§ **Raw data**:
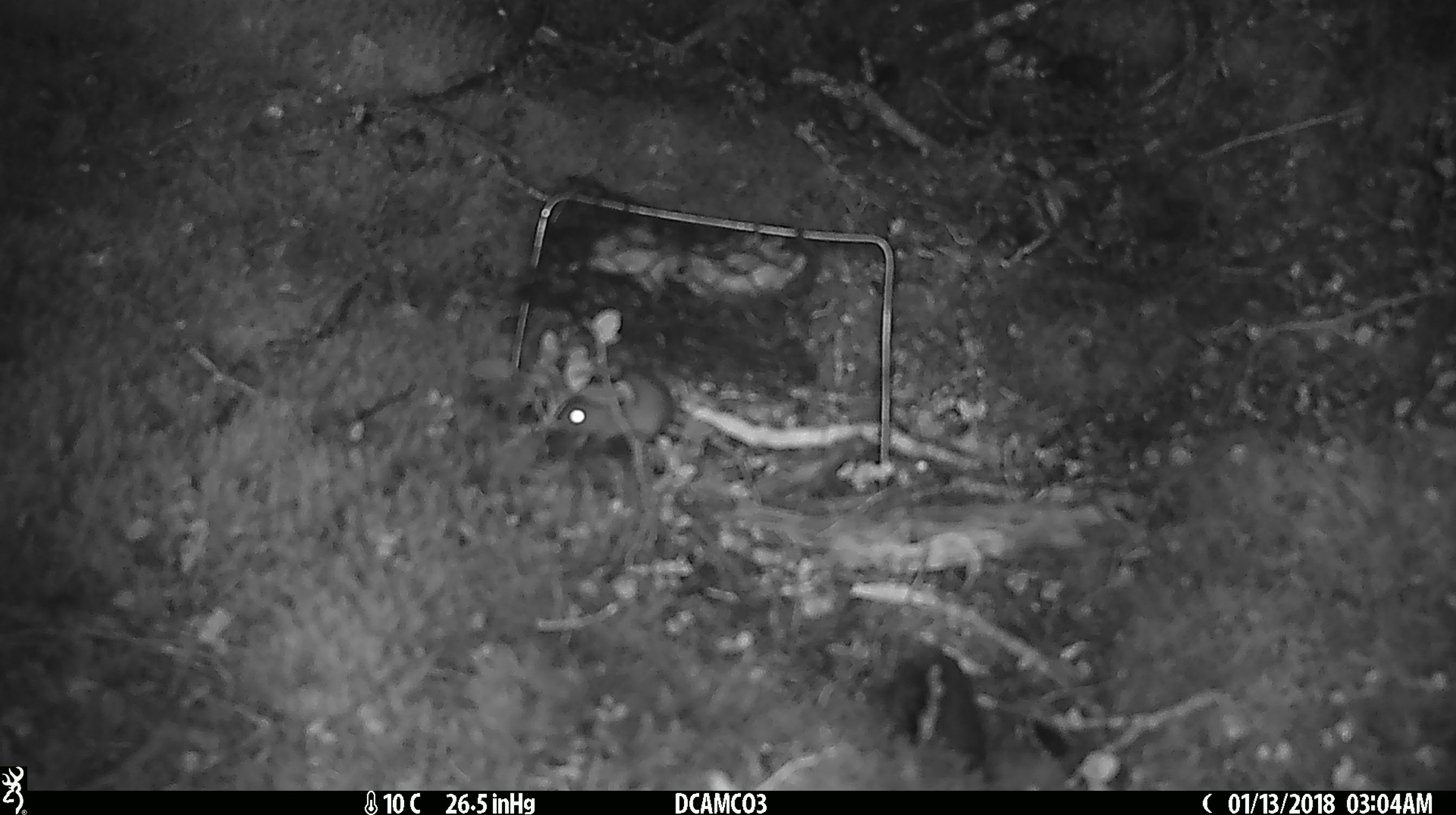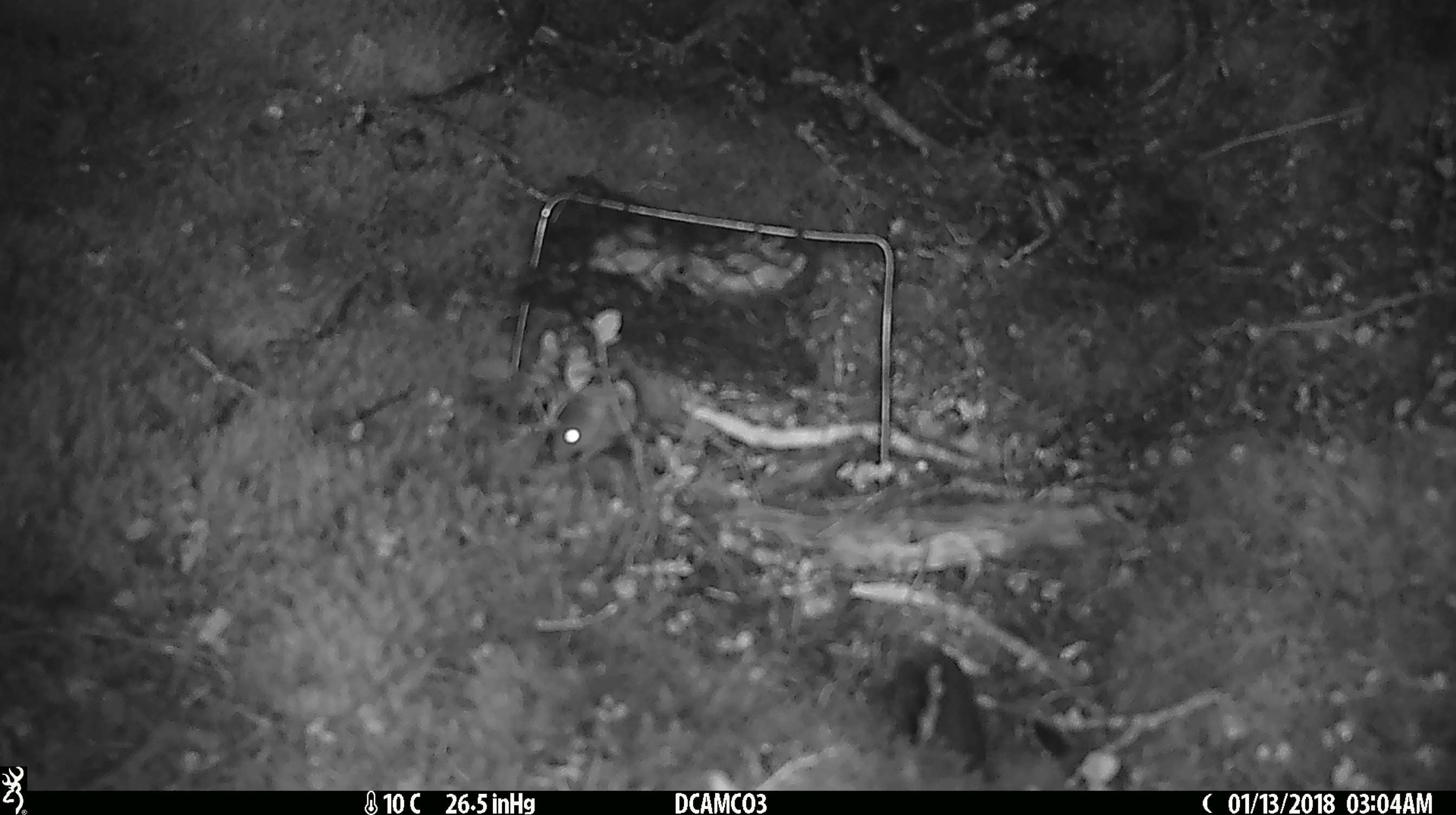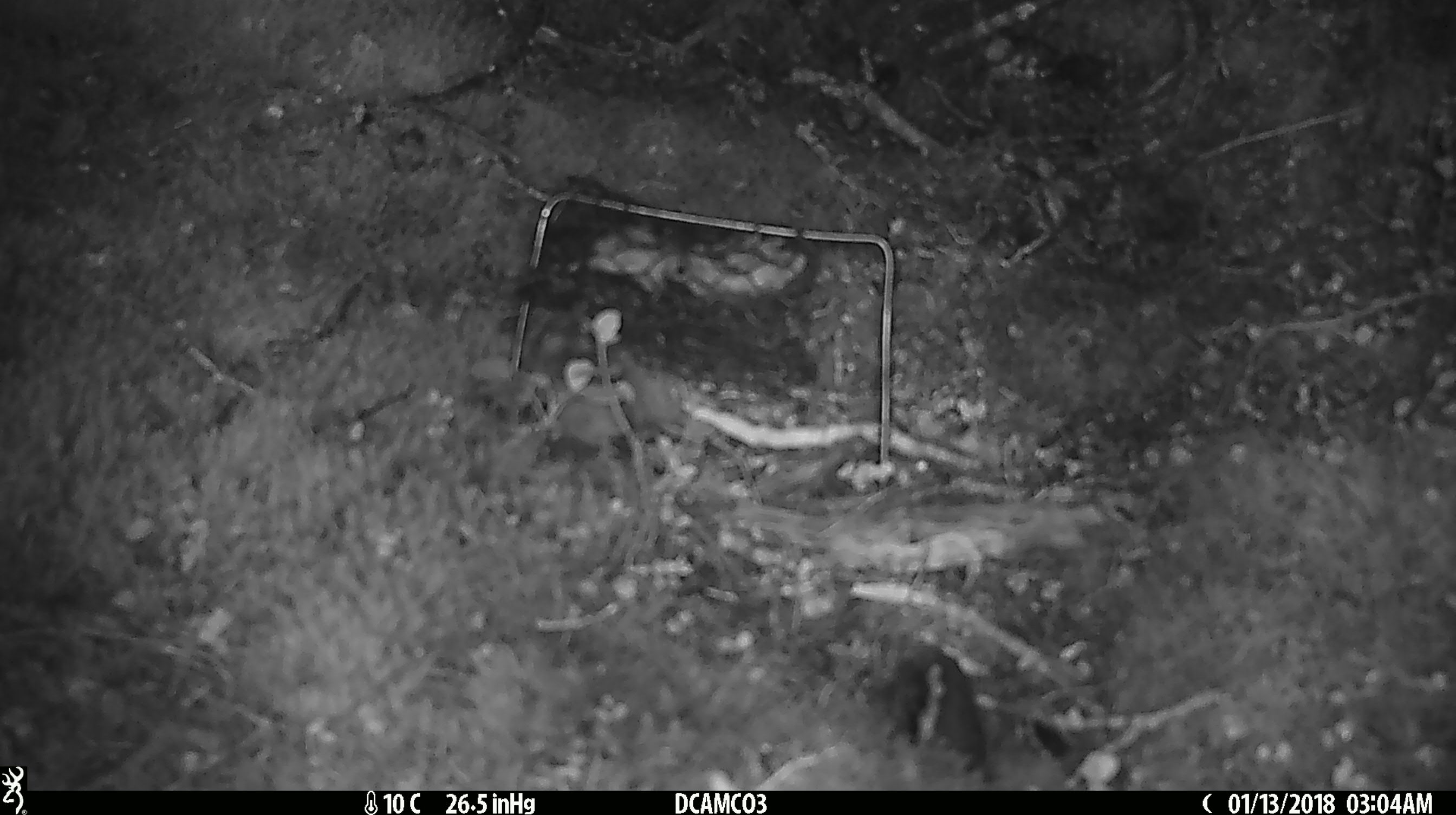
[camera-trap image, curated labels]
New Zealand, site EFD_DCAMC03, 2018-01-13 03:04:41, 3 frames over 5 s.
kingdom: Animalia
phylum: Chordata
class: Mammalia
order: Rodentia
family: Muridae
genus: Mus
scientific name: Mus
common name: mouse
Mouse (Mus).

§ **Exercise description**:
Could you print the material above word for word and skip the images?

§ **Written solution**:
[camera-trap image, curated labels]
New Zealand, site EFD_DCAMC03, 2018-01-13 03:04:41, 3 frames over 5 s.
kingdom: Animalia
phylum: Chordata
class: Mammalia
order: Rodentia
family: Muridae
genus: Mus
scientific name: Mus
common name: mouse
Mouse (Mus).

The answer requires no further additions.